Blessed are the Poor?
"Give justice to the poor and the orphan; uphold the rights of the oppressed and the destitute." - Psalm 82:3
I always find it jarring that Jesus proclaims in his famous sermon, "Blessed are the poor." He doesn't say, "Blessed are those that give to the poor," but simply "Blessed are the poor." For those of us who think we have it all in this life, Jesus reminds us that we often lack what those with the least have innately. In this upside down, or rather right side up Kingdom that Jesus establishes, the rules are different. Humility is more valuable and lasting than pride or arrogance. Vulnerability is more valuable than masquerading as something you're not.

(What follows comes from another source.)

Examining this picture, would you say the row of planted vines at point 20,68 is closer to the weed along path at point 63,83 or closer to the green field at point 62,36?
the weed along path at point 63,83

The destitute and downtrodden catch a glimpse of this new Kingdom and this new way of life, way before the respectable, the religious, or the political figures of Jesus' time. Respectable people often compromise principles in order to retain power. And they do this because they think that's where life, that is truly life, is found. I remember the look on Elijah's birth mom's face the first time we met her. I remember my wife's first raw and somehow perfect words. My wife, Camille, said, "I'm so nervous, I think I'm about to throw up." The presence of God was as real in that meeting space in the Department of Social Services as I've ever experienced. Everyone realized the gravity of the situation. A young "poor" pregnant woman sat with us and decided to entrust us with her most valued treasure. She entrusted us with a son who was still growing in her womb. In an act of selfless surrender, Elijah's birth mom chose to give us the privilege of adopting our youngest son.
In our culture, poverty correlates to a lack of power and wealth. But in the Kingdom of God, poverty is directly correlated to the inability to love. Elijah's birth mom, we found was not really poor at all. In an act of great love, she showed us the beauty of true riches. She loved her birth son enough to make a very difficult decision, and we have tried to emulate her love in the way that we live.
So I'm curious, what lessons of love have you been taught by those whom the world often overlooks?